● Extracted text:
What I'm wondering about is what parameters to tweak to improve the operation and shorten the time of the \copy ? I think I have tweaked most of the available in postgresql.conf, that is shared_buffer, temp_buffers, work_mem, maintenance_work_mem, max_fsm_pages. Maybe someone could point out the one really related to \copy ?

I would hope that there is some way for me to improve the operation. I used to do the operation on a MySQL server and simple time measurements gives me a difference of a multiple 3 to 4, where the MySQL is faster.

I would also be satisfied to know if this is an expected difference.

Regards, Sigurgeir

Re: Issues with \copy from file

От
Euler Taveira de Oliveira
Дата:
Sigurgeir Gunnarsson escreveu:
> What I'm wondering about is what parameters to tweak to improve the
> operation and shorten the time of the \copy ? I think I have tweaked
> most of the available in postgresql.conf, that is shared_buffer,
> temp_buffers, work_mem, maintenance_work_mem, max_fsm_pages. Maybe
> someone could point out the one really related to \copy ?
>
You don't show us your table definitions. You don't say what postgresql
version you're using. Let's suppose archiving is disabled, you're bulk loading
table foo and, you're using version >= 8.3. Just do:

BEGIN;
TRUNCATE TABLE foo;
COPY foo FROM ...;
COMMIT;

PostgreSQL will skip WAL writes and just fsync() the table at the end of the
command.

Also, take a look at [1].

[1] http://www.postgresql.org/docs/current/interactive/populate.html


--
  Euler Taveira de Oliveira
  http://www.timbira.com/

Re: Issues with \copy from file

От
Scott Marlowe
Дата:
On Mon, Oct 12, 2009 at 4:05 PM, Sigurgeir Gunnarsson
<sgunnars@gmail.com> wrote:
> I'm doing \copy from file into table. There are two files one with 7 million
> lines and the other with around 24 million and the data goes into separate
> table. There are only three columns in each file and four in each table (the
> primary key, id serial is the fourt). The data is about 150 MB and 450 MB
> and takes from 5 to 20 minutes to load into the database.

You can only write data then commit it so fast to one drive, and that
speed is usually somewhere in the megabyte per second range.  450+150
in 5 minutes is 120 Megs per second, that's pretty fast, but is likely
the max speed of a modern super fast 15k rpm drive.  If it's taking 20
minutes then it's 30 Megs per second which is still really good if
you're in the middle of a busy afternoon and the db has other things
to do.

The key here is monitoring your machine to see what you're maxing out.
 If you're at 100% IO then cpu tricks and tuning aren't likely to
help.  Unless you can reduce the IO load to do the same thing (things
like turning off fsync might help streamline some writes.)

To really tell what the numbers bi / bo / wa mean you really need to
run some artificial tests to see what your machine can do at
quiescence. If you can get 120Meg per second streamed, and 20 Meg per
second random on 8k blocks, then 5 minutes is the top side of what you
can ever expect to get.  If you can get 600Meg per sec then you're
there yet, and might need multiple threads to load data fast.

pg_restore supports the -j switch for this.  But it only works on
separate tables so you'd be limited to two at once right now since
there's two tables.

> What I'm wondering about is what parameters to tweak to improve the
> operation and shorten the time of the \copy ?

● Recorded data:
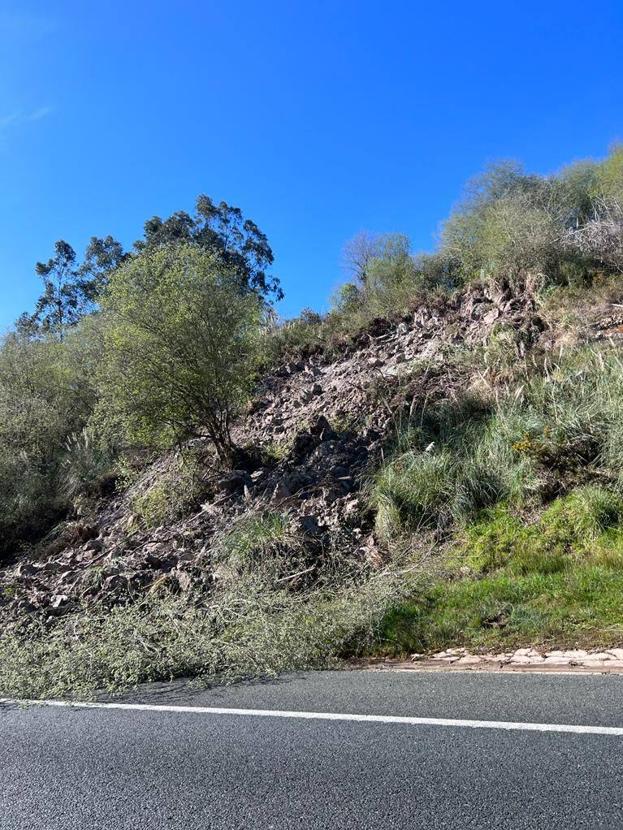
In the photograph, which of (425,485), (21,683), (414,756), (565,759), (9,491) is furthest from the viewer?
(9,491)

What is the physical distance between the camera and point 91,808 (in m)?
3.83

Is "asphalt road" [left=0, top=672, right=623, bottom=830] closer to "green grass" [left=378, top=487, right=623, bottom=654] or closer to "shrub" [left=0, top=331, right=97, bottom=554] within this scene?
"green grass" [left=378, top=487, right=623, bottom=654]

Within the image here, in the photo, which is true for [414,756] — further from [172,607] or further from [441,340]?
[441,340]

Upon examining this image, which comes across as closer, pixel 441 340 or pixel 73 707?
pixel 73 707

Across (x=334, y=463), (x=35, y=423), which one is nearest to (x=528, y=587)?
(x=334, y=463)

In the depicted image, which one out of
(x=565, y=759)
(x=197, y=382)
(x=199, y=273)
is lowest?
(x=565, y=759)

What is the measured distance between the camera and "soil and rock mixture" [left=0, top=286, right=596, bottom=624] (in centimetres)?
1012

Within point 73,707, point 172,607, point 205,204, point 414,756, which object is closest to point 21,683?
point 73,707

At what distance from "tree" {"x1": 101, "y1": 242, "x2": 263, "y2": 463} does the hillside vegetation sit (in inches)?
2.1

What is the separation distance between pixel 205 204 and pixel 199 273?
28.6 meters

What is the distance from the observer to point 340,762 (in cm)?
404

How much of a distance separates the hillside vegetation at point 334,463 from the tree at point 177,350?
0.05 m

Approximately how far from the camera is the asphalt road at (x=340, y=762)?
332 cm

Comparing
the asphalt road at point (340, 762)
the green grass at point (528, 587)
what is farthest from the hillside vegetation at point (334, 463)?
the asphalt road at point (340, 762)
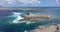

● Request 1: Extract the passage from the PostgreSQL mailing-list thread that starts with "The key here" and goes on through "load data fast.", copying it word for word.
● Request 2: Continue the PostgreSQL mailing-list thread from the point where it stops.

● Reply 1:
The key here is monitoring your machine to see what you're maxing out.
 If you're at 100% IO then cpu tricks and tuning aren't likely to
help.  Unless you can reduce the IO load to do the same thing (things
like turning off fsync might help streamline some writes.)

To really tell what the numbers bi / bo / wa mean you really need to
run some artificial tests to see what your machine can do at
quiescence. If you can get 120Meg per second streamed, and 20 Meg per
second random on 8k blocks, then 5 minutes is the top side of what you
can ever expect to get.  If you can get 600Meg per sec then you're
there yet, and might need multiple threads to load data fast.

● Reply 2:
copy has a minimum cost in time per megabyte that you can't get out
of.   The trick is knowing when you've gotten there (or damned close)
and quit banging your head on the wall about it.


> I think I have tweaked most of
> the available in postgresql.conf, that is shared_buffer, temp_buffers,
> work_mem, maintenance_work_mem, max_fsm_pages. Maybe someone could point out
> the one really related to \copy ?

Try cranking up your checkpoint segments to several hundred.  Note
this may delay  restart on a crash.  If you crash a lot you have other
problems, but still, it lets you know that if someone trips over a
cord in the afternoon you're gonna have to wait 10 or 20 or 30 minutes
for the machine to come back up as it replays the log files.


> I would hope that there is some way for me to improve the operation. I used
> to do the operation on a MySQL server and simple time measurements gives me
> a difference of a multiple 3 to 4, where the MySQL is faster.

With innodb tables?  If it's myisam tables it doesn't really count,
unless your data is unimportant.  In which case myisam may be the
better choice.

> I would also be satisfied to know if this is an expected difference.

I'm not entirely sure it's a difference really.  I can believe one if
I see it on my hardware, where I run both dbs.  Pgsql is much faster
on my machines that mysql for this type of stuff.

Note that reading the file from the same file system that you're
writing to is gonna be slow.  It'd likely be fastest to read from one
drive that is FAST but not the main storage drive.

Next, are pg_xlog files on the same partition as the main db?

I can copy files into my big servers in teh 350 to 450
megabytes/second range if the machines are otherwise quiet (early am)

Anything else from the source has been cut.